I think your sentence takes on the first meaning - in which case, the learner oneself makes it difficult for him/her to learn English. It can also have the second meaning, depending on one's intepretation. Then it would mean something to the effect I and Ewie suggested. 

I'll stick to my guns - if I were to say that it was difficult for me to learn English owing to lack of materials, I would use some other expression. If only to avoid ambiguity.


----------



## majlo

Post it in the English Only forum, Jarek. You'll find out whether it sounds natural or not to thw WR native speakers crew.


----------



## LilianaB

I agree with Dreamlike that none of the expressions mentioned is perfect in this context. He might have been referring to your original expression, only, but I really think none of them is perfect.


----------



## dreamlike

What does "thw" stand for, majlo? *I had been learning English the hard way *doesn't have the meaning of *It proved difficult for me to learn English because I didn't have access to proper materials -* it's pretty apparent after the lecture of dictionary entries and sample sentences. That being said, it might be worthwhile to post in the English section and ask natives what do they make of that.


----------



## majlo

dreamlike said:


> What does "thw" stand for, majlo?



The hot wife.


----------



## Ben Jamin

majlo said:


> _Michał studiuje na prywatnej uczelni, gdzie czesne wynosi 3000 złotych miesięcznie. To iście kosztowna nauka.
> 
> Jw.
> 
> - Witam. Ile kosztuje u pana godzina korepetycji?
> - 70 zł.
> - Ojej, ale drogo!
> - No cóż, za lekcje się płaci.
> _
> Either you've jumped the gun with your replies or I don't understand the epxression "to learn the hard way" correctly. Or, the last option, you don't understand it.



There is also another option, you do not understand that “zapłacić drogo” has also a figurative meaning. If a big strong guy whose girlfriend went with you says “drogo mi za to zapłacisz”, do not expect that he means an amount of money.


----------



## dreamlike

majlo said:


> The hot wife.



Do they like being referred to as "the hot wives" or you were joshing me?


----------



## LilianaB

Where did you get the thw Dreamlike from. There is nothing wrong with the word hot, at least in AE.


----------



## majlo

Ben Jamin said:


> There is also another option, you do not understand that “zapłacić drogo” has also a figurative meaning. If a big strong guy whose girlfriend went with you says “drogo mi za to zapłacisz”, do not expect that he means an amount of money.



Agreed. But I don't think it works in this context.


----------



## dreamlike

There's an element of sexual innuendo in the expression "The Hot Wives" - you can see it at a glance, it leapt out at me when I read it... it's something I would expect to see on some porn page, I guess. 

"Drogo za coś zapłacić" is not the closest translation of "learn the hard way", which in most cases translates as "Przekonać się o czymś na własnej skórze". I would even go so far as to say it's inapplicable in the translation of this phrase. It becomes clear after reading sample sentences.


----------



## LilianaB

A hot woman can mean just a beautiful woman, sexy. It does not  have to do anything with pornography. Most likely she will not be dressed in an Amish dress, though.
-*-
## PROBLEM STATEMENT
In the forum thread above, list each distinct username that heads a post, naming each one once.

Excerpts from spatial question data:
-*-
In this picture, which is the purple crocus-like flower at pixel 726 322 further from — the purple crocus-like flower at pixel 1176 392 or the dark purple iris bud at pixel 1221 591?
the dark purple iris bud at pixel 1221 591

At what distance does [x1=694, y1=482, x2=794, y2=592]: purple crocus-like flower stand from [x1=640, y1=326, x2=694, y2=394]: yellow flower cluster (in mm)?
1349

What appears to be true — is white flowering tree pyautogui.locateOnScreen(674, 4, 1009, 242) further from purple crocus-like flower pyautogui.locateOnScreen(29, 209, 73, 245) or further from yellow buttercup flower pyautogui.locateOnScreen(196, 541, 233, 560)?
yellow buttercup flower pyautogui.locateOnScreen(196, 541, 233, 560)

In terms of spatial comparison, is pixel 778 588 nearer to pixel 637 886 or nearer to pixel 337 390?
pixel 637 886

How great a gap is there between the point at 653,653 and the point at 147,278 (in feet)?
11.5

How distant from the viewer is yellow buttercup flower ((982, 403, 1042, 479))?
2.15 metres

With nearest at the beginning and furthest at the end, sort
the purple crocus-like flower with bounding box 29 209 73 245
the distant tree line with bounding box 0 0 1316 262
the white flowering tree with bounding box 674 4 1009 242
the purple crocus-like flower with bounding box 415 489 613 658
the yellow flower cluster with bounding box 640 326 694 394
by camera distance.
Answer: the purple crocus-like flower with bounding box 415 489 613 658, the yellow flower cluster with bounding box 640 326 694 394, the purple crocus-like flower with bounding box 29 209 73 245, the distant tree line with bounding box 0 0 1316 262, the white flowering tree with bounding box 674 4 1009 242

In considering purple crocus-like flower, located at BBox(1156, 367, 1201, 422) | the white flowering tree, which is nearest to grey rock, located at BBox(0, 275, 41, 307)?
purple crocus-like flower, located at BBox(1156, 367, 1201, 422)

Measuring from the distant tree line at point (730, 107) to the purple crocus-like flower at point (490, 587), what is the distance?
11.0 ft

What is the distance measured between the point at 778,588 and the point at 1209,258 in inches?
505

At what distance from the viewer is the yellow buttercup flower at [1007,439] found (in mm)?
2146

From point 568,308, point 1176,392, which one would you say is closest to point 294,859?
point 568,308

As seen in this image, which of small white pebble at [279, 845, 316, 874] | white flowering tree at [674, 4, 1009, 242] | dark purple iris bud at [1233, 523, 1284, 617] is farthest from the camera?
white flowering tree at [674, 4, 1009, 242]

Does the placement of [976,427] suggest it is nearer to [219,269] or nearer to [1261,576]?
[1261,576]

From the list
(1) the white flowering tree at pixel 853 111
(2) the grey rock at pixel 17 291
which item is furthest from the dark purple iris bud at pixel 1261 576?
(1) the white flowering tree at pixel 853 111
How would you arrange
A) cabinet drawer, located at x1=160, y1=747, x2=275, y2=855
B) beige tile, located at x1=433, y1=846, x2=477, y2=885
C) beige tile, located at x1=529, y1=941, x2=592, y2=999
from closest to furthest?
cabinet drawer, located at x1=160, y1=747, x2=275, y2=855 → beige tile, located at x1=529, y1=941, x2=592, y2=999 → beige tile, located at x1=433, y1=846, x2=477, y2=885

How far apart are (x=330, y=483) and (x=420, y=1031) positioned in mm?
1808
-*-
## RIGHT ANSWER
majlo, LilianaB, dreamlike, Ben Jamin